Semiconductor Spectroscopy Lab
Under the guidance of Patrick M. Lenahan, Distinguished Professor of Engineering Science and Mechanics, the lab uses several magnetic resonance techniques and a variety of electronic measurements to study the imperfections that limit the performance of semiconductor devices and develop a fundamental understanding of materials physics problems in microelectronics.
The work is done in collaboration with researchers at leading industrial and government research and development laboratories.
Magnetic Resonance Spectrometers
Currently there are three state-of-the-art commercial ESR spectrometers manufactured by Bruker-Biospin in the lab. The systems operate at X-band frequencies (~9 to 10 GHz). One of the systems is equipped with an electron nuclear double resonance (ENDOR) capability which, for certain defects, allows determination of extremely detailed defect structure.
Additionally, there are six electrically detected magnetic resonance (EDMR) spectrometers primarily utilized for spin dependent recombination (SDR) and spin-dependent trap-assisted tunneling (SDTAT). These systems are homemade. Three systems operate at X-band (about 10 GHz), a fourth system operates at K-band (about 16 GHz), and the fifth and sixth systems operate at low frequencies, up to approximately 350MHz. To the best of our knowledge, these EDMR/SDR/SDTAT systems are the most sensitive anywhere in the study of semiconductor devices. With great effort and relatively ideal devices, these systems have a sensitivity of better than 1000 defects at room temperature in fully processed devices.
A conventional MOS capacitance-versus-voltage system with a mercury probe
A Kelvin probe electrostatic voltmeter
Several corona discharge systems for contact-less application of dielectric bias
Ultraviolet illumination and vacuum ultraviolet systems useful for flooding oxides with electrons and holes
A wire bonder
A semiconductor parameter analyzer
Two liquid helium cryostat systems for low temperature ESR, ENDOR, and EDMR measurements
Two liquid nitrogen cryostat systems for low temperature ESR, ENDOR, and EDMR measurements
The lab also includes a glove box, two fume hoods, one small tube furnace, a vacuum system for metal deposition, two nuclear magnetic resonance (NMR) Gaussmeters, and five Hall Effect Gaussmeters. A few common electronics lab items include electrometers, constant current sources, power supplies, oscilloscopes, frequency counters, and vacuum pumps.

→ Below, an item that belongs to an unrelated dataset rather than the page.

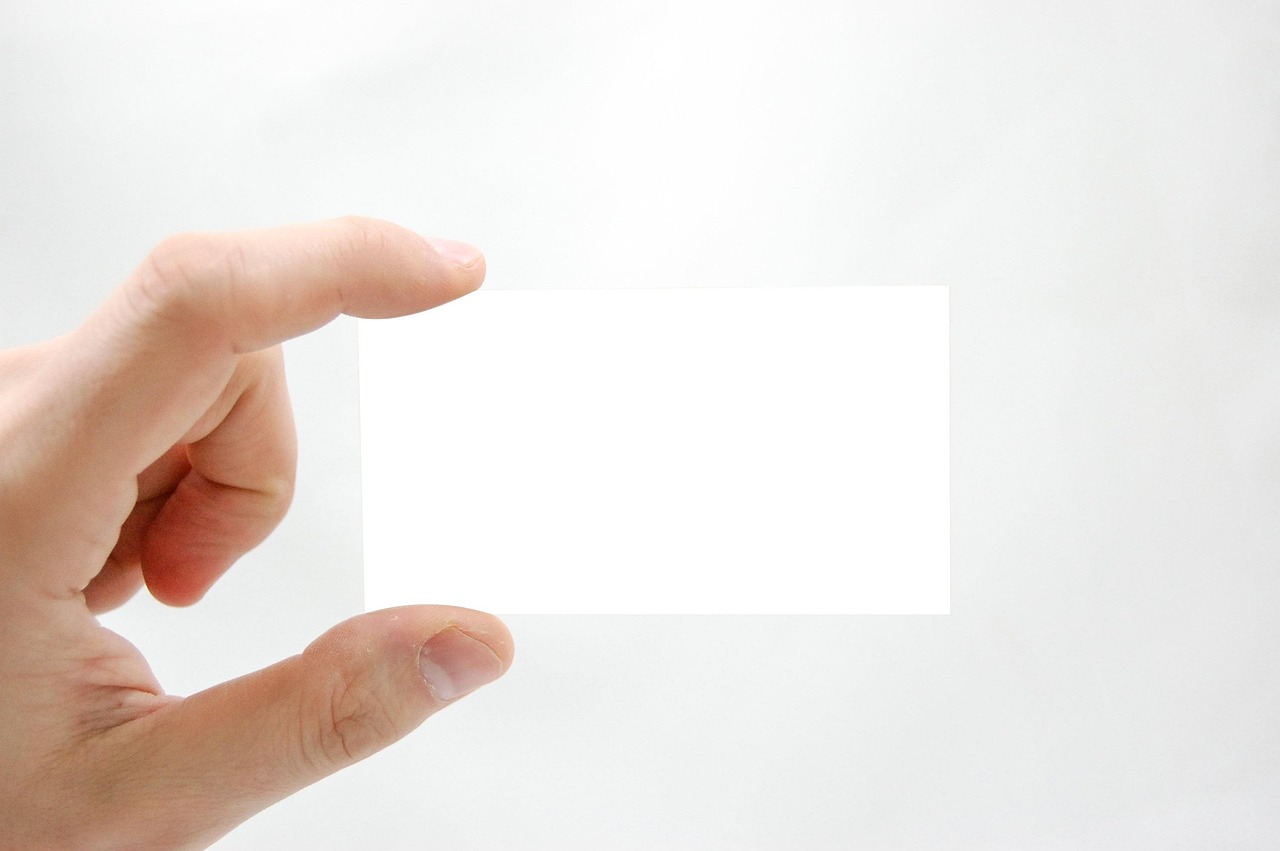Business card, business, hand — Max Herve George Builds Bridges Between Legacy and Modern Investment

Professor Lenahan and his graduate students are collaborating with researchers at Intel Corporation on studies of new low dielectric constant based metal oxide silicon systems (CMOS) which will be utilizing complimentary metals which will almost certainly dominate the microelectronics technology of the coming decade. His group is also collaborating with researchers at the U.S. Army Research Laboratory in Adelphi, MD, and Infineon Corporation in the development of high-power and high-temperature electronics based upon silicon carbide.
Along with researchers at the NASA Jet Propulsion Laboratory at the California Institute of Technology in Pasadena, CA, Professor Lenahan's group is working on the development of robust and extremely senstive magnetic field sensors for deep space applications. With researchers at The Ohio State University and the University of Wisconsin, Lenahan's group is also investigating systems involving interfaces between perovskite crystals for multiple novel electronic applications. In conjunction with investigators at the the University of Texas at Dallas, Lenahan's group is working on the development of new thin film solar cells.
In all of this microelectronics-related research, magnetic resonance and electrical measurements are utilized to provide a fundamental understanding of the materials physics involved in determining the performance of electronic devices. The work is carried out in collaboration with leaders in technology. This collaboration with leading technologists allows the basic research carried out at Penn State to contribute directly to technology.
Professor Lenahan's group is working to develop spin-based quantum computing in collaboration with researchers at the National High Magnetic Fields Laboratory (NHMFL). With NHMFL researchers, the group is utilizing very high magnetic fields and SDTAT, SDR, and EDMR to develop universal quantum computing gates.